MATERIAL PROVIDED >>
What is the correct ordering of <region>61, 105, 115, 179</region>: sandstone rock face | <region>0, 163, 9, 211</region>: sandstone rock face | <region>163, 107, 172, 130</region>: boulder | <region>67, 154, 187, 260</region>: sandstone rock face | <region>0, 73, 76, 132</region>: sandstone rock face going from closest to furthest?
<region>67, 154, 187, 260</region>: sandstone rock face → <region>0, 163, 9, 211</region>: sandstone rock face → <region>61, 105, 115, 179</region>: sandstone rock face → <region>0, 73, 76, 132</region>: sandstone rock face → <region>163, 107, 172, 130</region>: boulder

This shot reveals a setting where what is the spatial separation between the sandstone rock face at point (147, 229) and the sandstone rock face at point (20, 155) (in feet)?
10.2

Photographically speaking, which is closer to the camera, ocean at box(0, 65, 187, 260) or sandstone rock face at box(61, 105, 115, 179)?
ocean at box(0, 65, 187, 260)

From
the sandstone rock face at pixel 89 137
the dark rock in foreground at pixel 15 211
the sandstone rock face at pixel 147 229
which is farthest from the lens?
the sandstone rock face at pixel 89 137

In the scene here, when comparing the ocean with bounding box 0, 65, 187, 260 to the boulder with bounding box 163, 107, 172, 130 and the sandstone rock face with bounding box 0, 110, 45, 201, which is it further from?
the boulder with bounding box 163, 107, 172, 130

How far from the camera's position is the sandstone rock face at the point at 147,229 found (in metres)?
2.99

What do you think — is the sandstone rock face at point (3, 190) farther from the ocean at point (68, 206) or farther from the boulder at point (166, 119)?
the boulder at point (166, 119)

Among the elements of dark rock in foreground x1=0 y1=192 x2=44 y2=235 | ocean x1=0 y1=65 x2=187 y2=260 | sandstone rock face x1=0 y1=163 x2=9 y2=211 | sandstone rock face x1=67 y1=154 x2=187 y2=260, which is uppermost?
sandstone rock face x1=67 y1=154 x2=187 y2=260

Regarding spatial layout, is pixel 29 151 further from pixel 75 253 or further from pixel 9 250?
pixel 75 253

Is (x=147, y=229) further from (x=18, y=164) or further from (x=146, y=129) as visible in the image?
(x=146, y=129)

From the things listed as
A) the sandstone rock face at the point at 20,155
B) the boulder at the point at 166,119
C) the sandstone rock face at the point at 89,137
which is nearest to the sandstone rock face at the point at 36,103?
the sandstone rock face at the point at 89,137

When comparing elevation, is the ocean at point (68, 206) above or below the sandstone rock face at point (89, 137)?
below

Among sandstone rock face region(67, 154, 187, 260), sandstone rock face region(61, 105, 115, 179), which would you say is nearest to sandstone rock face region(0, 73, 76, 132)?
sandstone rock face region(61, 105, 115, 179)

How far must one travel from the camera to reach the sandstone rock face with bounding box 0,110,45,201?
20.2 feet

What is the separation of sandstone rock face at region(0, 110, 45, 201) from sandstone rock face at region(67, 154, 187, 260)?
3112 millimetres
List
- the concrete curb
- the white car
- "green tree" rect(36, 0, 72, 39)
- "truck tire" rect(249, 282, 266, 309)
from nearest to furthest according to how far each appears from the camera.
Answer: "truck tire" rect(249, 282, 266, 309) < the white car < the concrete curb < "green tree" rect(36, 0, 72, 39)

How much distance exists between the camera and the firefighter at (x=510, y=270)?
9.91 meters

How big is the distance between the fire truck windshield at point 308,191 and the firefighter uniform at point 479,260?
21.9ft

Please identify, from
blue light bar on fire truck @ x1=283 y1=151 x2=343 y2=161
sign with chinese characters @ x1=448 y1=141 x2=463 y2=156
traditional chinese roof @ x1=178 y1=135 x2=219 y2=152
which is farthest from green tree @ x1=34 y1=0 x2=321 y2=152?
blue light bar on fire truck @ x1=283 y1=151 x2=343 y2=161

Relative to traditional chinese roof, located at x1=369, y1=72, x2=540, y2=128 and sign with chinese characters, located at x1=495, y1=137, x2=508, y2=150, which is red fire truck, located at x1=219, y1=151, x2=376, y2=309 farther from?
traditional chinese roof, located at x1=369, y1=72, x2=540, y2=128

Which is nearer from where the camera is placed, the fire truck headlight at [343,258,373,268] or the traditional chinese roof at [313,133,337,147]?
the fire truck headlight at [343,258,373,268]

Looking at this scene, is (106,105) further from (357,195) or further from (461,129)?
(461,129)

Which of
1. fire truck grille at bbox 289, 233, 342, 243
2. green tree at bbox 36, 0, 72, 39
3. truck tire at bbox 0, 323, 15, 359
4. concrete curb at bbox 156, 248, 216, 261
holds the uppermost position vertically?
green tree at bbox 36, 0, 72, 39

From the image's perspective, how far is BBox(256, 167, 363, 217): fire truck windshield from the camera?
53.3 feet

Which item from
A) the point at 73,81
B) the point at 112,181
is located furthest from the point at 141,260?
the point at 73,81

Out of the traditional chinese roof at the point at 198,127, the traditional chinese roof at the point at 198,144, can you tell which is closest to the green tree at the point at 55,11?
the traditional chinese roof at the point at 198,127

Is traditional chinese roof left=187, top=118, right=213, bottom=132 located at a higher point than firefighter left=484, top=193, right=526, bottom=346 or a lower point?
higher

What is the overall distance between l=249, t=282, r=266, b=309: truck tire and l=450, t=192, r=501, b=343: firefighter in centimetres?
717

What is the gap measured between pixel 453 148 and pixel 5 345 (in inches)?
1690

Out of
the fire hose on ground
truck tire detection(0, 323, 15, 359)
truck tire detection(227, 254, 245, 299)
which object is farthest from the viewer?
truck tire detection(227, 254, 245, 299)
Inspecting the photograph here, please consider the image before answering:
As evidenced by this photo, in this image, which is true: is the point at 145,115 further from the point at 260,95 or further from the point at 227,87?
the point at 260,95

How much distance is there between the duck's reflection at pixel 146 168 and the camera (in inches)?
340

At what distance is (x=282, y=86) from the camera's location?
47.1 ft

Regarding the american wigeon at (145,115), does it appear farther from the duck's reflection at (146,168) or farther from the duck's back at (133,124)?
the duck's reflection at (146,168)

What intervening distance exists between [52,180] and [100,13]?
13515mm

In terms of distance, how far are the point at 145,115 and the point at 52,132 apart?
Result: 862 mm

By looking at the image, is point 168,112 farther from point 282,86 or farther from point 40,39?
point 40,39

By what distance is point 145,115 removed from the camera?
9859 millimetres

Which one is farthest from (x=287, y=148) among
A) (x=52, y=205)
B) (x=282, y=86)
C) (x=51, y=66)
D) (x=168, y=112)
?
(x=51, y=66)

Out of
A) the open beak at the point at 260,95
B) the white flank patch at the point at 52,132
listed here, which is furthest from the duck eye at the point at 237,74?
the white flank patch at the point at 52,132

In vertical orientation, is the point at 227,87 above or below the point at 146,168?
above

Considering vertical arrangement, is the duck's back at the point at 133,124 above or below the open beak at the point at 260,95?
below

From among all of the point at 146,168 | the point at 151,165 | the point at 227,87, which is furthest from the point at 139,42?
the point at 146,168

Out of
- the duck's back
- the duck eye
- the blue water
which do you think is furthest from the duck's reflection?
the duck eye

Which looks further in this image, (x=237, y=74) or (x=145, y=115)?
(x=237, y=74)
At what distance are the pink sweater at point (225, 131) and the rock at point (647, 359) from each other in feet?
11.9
* * *
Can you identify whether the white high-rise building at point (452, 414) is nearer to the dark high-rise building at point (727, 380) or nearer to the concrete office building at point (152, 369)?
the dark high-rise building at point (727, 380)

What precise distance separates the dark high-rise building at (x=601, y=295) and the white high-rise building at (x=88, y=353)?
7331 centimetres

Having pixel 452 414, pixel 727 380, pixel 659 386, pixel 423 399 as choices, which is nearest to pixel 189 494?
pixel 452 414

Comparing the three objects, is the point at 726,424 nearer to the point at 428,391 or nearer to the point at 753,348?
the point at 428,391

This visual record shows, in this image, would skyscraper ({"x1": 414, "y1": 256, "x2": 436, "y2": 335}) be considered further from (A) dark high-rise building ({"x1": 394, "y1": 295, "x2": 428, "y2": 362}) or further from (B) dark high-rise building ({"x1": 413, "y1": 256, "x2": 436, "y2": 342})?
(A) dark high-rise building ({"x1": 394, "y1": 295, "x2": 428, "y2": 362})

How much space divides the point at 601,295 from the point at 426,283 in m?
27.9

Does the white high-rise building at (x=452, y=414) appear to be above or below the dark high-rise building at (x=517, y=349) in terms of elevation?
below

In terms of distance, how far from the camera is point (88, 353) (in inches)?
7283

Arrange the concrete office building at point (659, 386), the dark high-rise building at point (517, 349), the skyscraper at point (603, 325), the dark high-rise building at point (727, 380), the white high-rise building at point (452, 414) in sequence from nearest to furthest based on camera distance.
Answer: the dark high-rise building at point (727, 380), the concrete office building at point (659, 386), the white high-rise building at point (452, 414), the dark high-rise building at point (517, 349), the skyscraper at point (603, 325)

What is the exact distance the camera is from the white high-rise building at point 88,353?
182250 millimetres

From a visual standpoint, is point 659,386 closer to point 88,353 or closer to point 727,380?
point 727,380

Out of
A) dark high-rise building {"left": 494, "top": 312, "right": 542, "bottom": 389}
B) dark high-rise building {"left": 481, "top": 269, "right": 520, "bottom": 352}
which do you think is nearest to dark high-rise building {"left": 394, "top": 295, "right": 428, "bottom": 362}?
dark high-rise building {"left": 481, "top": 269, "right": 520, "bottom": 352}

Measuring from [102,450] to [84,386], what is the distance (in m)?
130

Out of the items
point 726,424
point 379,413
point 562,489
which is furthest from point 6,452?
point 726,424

PROBLEM >> Please rewrite the rows from the line with "What intervening distance" to the line with "Result: 862 mm" as a numbered list, leaving out blank lines.

SOLVED EXERCISE >>
1. What intervening distance exists between [52,180] and [100,13]?
2. 13515mm
3. In terms of distance, how far are the point at 145,115 and the point at 52,132 apart?
4. Result: 862 mm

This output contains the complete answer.